Saniona reports positive results from Phase IIa trial of Tesomet to treat type 2 diabetes


Denmark-based biotech company Saniona has reported positive results from its Phase IIa clinical trial of Tesomet to treat type 2 diabetes.

Tesomet is a combination of tesofensine and metoprolol believed to treat metabolic syndromes and eating disorders, including Prader-Willi syndrome (PWS), binge eating, type 2 diabetes and fatty liver diseases such as NASH.

The Phase IIa trial included 60 patients who were administered with Tesomet and placebo.

The trial was primarily focused on establishing the efficacy of Tesomet as a result of reduction in heart rate compared with placebo.

Other important secondary and exploratory endpoints of the trial are to determine a reduction in weight and waist circumference as a result of treatment with Tesomet compared with placebo.

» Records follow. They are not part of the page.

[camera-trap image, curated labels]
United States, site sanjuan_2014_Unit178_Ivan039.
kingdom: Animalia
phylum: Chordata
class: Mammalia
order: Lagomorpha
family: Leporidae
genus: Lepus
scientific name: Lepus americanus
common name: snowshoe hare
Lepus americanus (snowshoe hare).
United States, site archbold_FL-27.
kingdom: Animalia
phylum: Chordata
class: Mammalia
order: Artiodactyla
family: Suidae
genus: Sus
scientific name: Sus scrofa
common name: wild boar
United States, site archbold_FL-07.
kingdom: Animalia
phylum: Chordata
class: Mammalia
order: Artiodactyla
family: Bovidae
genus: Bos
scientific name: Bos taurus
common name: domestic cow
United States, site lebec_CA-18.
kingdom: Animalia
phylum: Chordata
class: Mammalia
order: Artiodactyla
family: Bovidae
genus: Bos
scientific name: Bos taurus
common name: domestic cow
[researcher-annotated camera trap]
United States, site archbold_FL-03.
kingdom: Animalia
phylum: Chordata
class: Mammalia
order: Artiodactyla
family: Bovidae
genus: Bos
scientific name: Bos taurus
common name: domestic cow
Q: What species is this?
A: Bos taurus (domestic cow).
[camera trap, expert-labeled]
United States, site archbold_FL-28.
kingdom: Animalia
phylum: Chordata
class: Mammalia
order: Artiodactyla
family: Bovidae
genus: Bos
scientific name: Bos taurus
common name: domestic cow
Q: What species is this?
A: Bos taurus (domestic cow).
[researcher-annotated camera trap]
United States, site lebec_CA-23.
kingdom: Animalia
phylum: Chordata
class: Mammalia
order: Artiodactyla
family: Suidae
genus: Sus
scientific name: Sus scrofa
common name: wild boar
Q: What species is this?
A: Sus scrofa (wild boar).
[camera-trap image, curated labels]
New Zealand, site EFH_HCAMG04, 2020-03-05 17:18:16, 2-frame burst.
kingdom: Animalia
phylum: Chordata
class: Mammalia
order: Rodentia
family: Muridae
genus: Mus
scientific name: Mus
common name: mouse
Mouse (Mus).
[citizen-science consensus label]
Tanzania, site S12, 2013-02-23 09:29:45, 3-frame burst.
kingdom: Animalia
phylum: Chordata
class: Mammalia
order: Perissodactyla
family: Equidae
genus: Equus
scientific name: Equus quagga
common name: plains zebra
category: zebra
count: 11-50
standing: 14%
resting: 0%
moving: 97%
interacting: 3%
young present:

Results were indicative of the trial meeting its primary endpoint, with the mean heart rate reduced by an average of 4.3 beats per minute (bpm) compared with a 0.2bpm reduction as a result of placebo treatment.

"About 80% of patients with type 2 diabetes have cardiovascular risk factors, including high blood pressure. Data clearly supports that Tesomet can be targeted for this large group."

The trial automatically met its secondary endpoints with reduced systolic and diastolic blood pressures recording a numerical reduction of 3.1 millimetres of mercury (mmHg) and 2.2mmHg.

Saniona CEO Jørgen Drejer said: "Our initial take on the data is that Tesomet has the potential to become a highly effective weight loss product with a benign safety profile that may reduce long-term cardiovascular risk factors.

“About 80% of patients with type 2 diabetes have cardiovascular risk factors, including high blood pressure. Data clearly supports that Tesomet can be targeted for this large group.

“Furthermore, we remain optimistic about the possibility to address glycemic endpoints in long-term studies due to the statistical significant reduction in weight loss seen already after 12 weeks and the numeric reduction in liver fat achieved in this study."

Out of the 60 patients, 58 completed the trial, while the other two patients were both in the placebo group.

The company noted that there was only one serious adverse event reported, which occurred in a patient dosed with placebo.

Dry mouth, nausea, impaired gastric emptying, fatigue, sweating, muscle spasm, dizziness, headache and restlessness were the most frequently reported adverse events in patients treated with Tesomet.